Many tabletop role-playing enthusiasts had to make big changes to their playstyles in 2020. Whether it meant suspending long-running games, moving to virtual play sessions, or playing more with those they lived with, it’s been a challenging time to get a fix of that dice-rolling goodness. Regardless, there was no shortage of wonderful new RPG books, expansions, boxed sets, and full games over recent months.

Whether you’ve got a way to play right now, or you just want to read up and learn some great games ahead of when the pandemic is all over, here are some of the absolute best role-playing game releases of 2020.

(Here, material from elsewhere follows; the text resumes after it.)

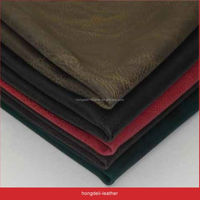 Durable Make Leather Clothing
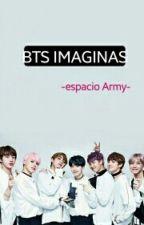 BTS IMAGINAS by firetfbvbx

BFF! – Best Friends Forever
Publisher: Heart of the Deernicorn

If the game BFF could have a middle name, it would Charming. This lovely GM-free role-playing game challenges players to take on the role of tween girls as they navigate friendship, moments of discovery, and the small quiet moments that shape our emotional selves when we’re young. Brought to life through playful standee characters that represent your characters, and further enhanced through a book of illustrated locales the girls can visit, this is a quiet, easy-to-learn game that is a perfect fit for young players, but grown-ups can also uncover a lovely throwback to the silly and sometimes poignant moments that unfold in pre-adult life.

While BFF is undoubtedly a role-playing game, it succeeds for how very different it is from almost any other game you have likely played. This isn’t an experience about monster slaying or leveling up. Instead, you’ll do things like select charms to give to your friends, and then narrate why you chose that particular item. You might talk through the snacks you’re enjoying at the slumber party, or detail the way you cemented your friendship that one day at your beach hangout.

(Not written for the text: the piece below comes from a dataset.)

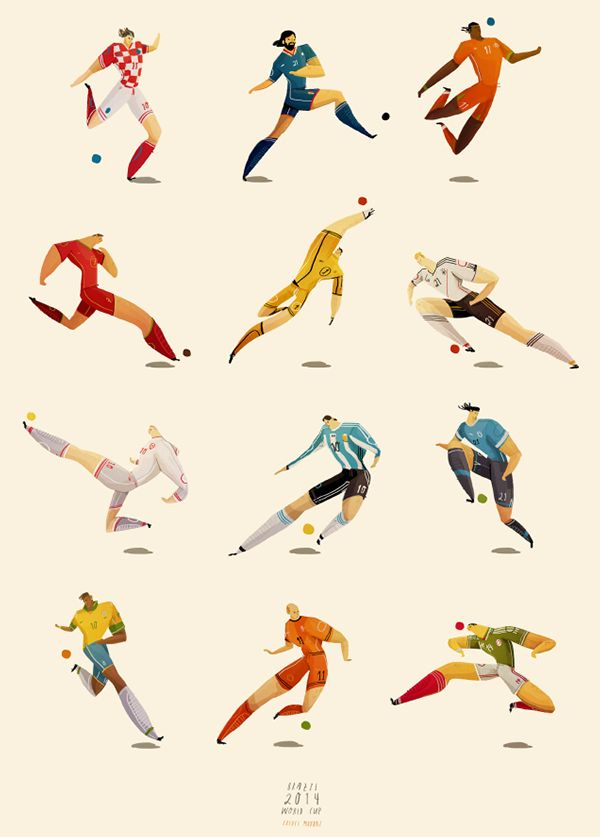 World Cup Player Illustrations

Vibrant in both theme and art, BFF! – Best Friends Forever includes numerous card prompts, hangout maps (contained within a guidebook), and other components to help fuel your adventure. But it’s ultimately the wholesome and emergent stories you craft together that hit on one of the core dynamics of role-playing games – the way that the developing relationships amid a party of characters in a game can, in turn, fuel the development of real-life friendships and memories.

Cyberpunk Red
Publisher: R. Talsorian Games

Long before CDPR’s video game arrived on the scene, Cyberpunk lived for decades as a tabletop role-playing game. The latest edition is a thoughtfully crafted RPG that requires zero previous experience with the franchise, and offers a perfect gateway into this dark and dystopian future.

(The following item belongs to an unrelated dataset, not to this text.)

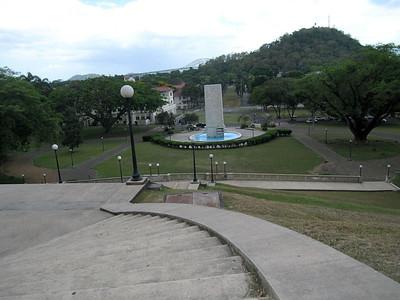 Panama BKDH  19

Cyberpunk Red sits in the fictional timeline between the older editions, like Cyberpunk 2020, and the new video game set in 2077. Within those decades of history, players will find the same morally ambiguous conflicts, mind-twisting netrunning, and explosive battles that characterize the best of the cyberpunk genre. Many of the rules are flexible, allowing you to dip your toes into various systems to whatever degree you want. For instance, a smartly balanced combat system can be handled with incredible ease using the core rules, but there’s plenty of extra depth to dig into if giant street wars are going to be at the heart of your campaign. The cyberware aspect of gameplay is especially nuanced, exploring issues around what makes us human, and the tension between upgrades and holding on to the empathy and soul of the flesh.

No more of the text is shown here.